**What you will do**
A: Translate this sentence from the implicit differentiation post into Spanish: "If I am wrong, please tell me what I did wrong and how to fix it."
B: Rewrite the stretch from "If this is correct, that's" through "how to fix it." of the implicit differentiation post, substituting "formula" for "equation".

# Homework Help: Implicit Differentiation Clarification

1. Feb 23, 2010

### Asphyxiated

1. The problem statement, all variables and given/known data

$$2x^{2} - 3y^{2} = 4$$

2. Relevant equations
We say that y is an implicit function of x if we are given an equation:

$$\sigma(x,y) = \tau(x,y)$$

Then to differentiate we do:

$$\frac {d(\sigma(x,y))} {dx} = \frac {d(\tau(x,y))} {dx}$$
3. The attempt at a solution

$$2x^{2} - 3y^{2} = 4$$

$$\frac {d(2x^{2} - 3y^{2})} {dx} = \frac {d(4)} {dx}$$

$$4x - 6y \frac {dy} {dx} = 0$$

$$-6y \frac {dy} {dx} = -4x$$

$$\frac {dy} {dx} = \frac {4x} {6y} = \frac {2x} {3y}$$

If this is correct, that's great, but I really do not understand why the $$\frac {dy} {dx}$$ gets put into the equation. Of course I understand its function but I really don't understand the rules that go along with placing it in the equation. If I add it to one side shouldn't I have to add it to the other?

If I am wrong, please tell me what I did wrong and how to fix it.

Thanks!!

**Entries shown**
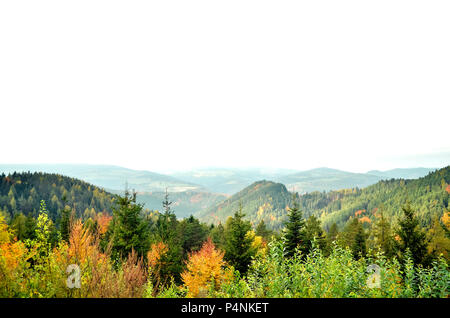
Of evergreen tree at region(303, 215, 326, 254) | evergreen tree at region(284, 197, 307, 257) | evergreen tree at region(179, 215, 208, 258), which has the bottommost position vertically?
evergreen tree at region(179, 215, 208, 258)

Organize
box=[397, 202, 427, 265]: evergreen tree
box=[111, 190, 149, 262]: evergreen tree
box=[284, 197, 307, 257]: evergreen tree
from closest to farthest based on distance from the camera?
1. box=[397, 202, 427, 265]: evergreen tree
2. box=[111, 190, 149, 262]: evergreen tree
3. box=[284, 197, 307, 257]: evergreen tree

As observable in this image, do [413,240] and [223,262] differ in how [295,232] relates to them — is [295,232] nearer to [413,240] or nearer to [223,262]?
[223,262]

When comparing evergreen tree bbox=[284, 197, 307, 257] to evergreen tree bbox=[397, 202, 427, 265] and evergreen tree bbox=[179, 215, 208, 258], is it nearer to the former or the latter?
evergreen tree bbox=[397, 202, 427, 265]

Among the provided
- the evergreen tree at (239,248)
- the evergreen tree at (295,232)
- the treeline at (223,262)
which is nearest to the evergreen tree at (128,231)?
the treeline at (223,262)

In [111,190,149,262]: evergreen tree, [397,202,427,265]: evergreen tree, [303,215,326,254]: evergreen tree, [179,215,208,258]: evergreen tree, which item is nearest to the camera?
[397,202,427,265]: evergreen tree

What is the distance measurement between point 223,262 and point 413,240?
62.7ft

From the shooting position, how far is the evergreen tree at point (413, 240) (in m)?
22.7

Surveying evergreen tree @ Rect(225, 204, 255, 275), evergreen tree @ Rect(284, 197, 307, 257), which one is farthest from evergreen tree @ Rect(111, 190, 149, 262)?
evergreen tree @ Rect(284, 197, 307, 257)

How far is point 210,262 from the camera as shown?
1025 inches

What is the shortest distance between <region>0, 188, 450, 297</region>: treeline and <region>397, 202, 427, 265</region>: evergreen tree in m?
0.09

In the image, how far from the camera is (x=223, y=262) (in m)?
24.1

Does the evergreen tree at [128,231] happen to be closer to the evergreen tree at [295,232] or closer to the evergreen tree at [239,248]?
the evergreen tree at [239,248]

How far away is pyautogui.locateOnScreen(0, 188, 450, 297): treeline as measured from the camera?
23.0 ft
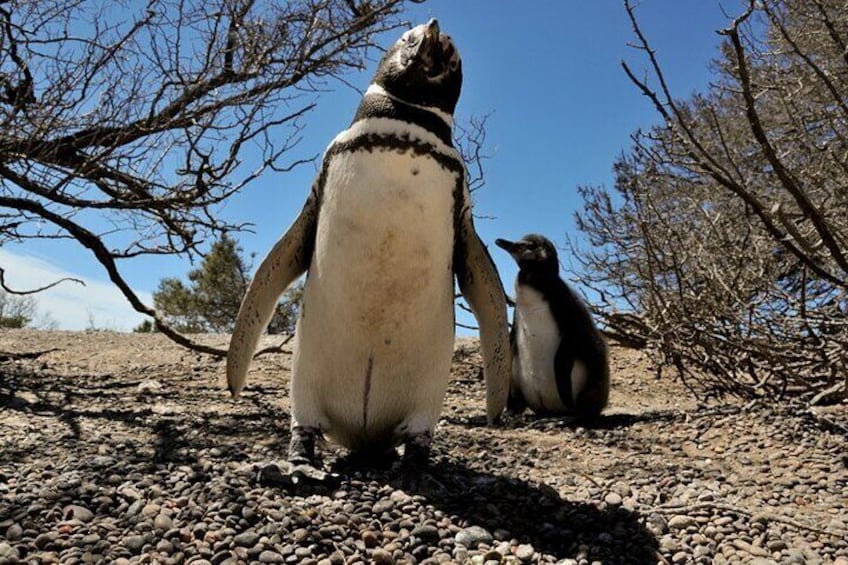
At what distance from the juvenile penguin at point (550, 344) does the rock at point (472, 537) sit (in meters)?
2.76

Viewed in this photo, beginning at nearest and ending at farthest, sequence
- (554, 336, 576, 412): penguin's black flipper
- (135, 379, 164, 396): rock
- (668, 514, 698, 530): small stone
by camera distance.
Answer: (668, 514, 698, 530): small stone < (554, 336, 576, 412): penguin's black flipper < (135, 379, 164, 396): rock

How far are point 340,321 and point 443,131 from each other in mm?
863

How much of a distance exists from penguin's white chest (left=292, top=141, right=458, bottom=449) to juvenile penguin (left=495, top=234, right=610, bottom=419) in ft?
7.24

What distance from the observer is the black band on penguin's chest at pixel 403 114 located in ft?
9.26

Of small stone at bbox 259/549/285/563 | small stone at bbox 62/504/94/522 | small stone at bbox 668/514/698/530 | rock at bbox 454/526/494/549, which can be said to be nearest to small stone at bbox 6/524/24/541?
small stone at bbox 62/504/94/522

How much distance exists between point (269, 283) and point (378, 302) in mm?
608

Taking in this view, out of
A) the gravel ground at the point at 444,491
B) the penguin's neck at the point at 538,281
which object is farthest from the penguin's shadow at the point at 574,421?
the penguin's neck at the point at 538,281

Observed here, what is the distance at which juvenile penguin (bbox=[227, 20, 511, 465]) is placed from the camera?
2721 mm

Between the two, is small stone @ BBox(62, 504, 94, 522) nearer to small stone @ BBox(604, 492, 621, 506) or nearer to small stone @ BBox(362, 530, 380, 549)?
small stone @ BBox(362, 530, 380, 549)

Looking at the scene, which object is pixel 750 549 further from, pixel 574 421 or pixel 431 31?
pixel 574 421

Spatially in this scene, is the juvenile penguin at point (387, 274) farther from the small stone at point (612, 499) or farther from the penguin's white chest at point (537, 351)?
→ the penguin's white chest at point (537, 351)

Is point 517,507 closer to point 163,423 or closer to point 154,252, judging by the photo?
point 163,423

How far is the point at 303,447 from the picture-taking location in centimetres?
287

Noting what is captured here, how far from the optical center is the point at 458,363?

**Answers below**
A: Si estoy equivocado, por favor díganme qué hice mal y cómo corregirlo.

B:
If this is correct, that's great, but I really do not understand why the $$\frac {dy} {dx}$$ gets put into the formula. Of course I understand its function but I really don't understand the rules that go along with placing it in the formula. If I add it to one side shouldn't I have to add it to the other?

If I am wrong, please tell me what I did wrong and how to fix it.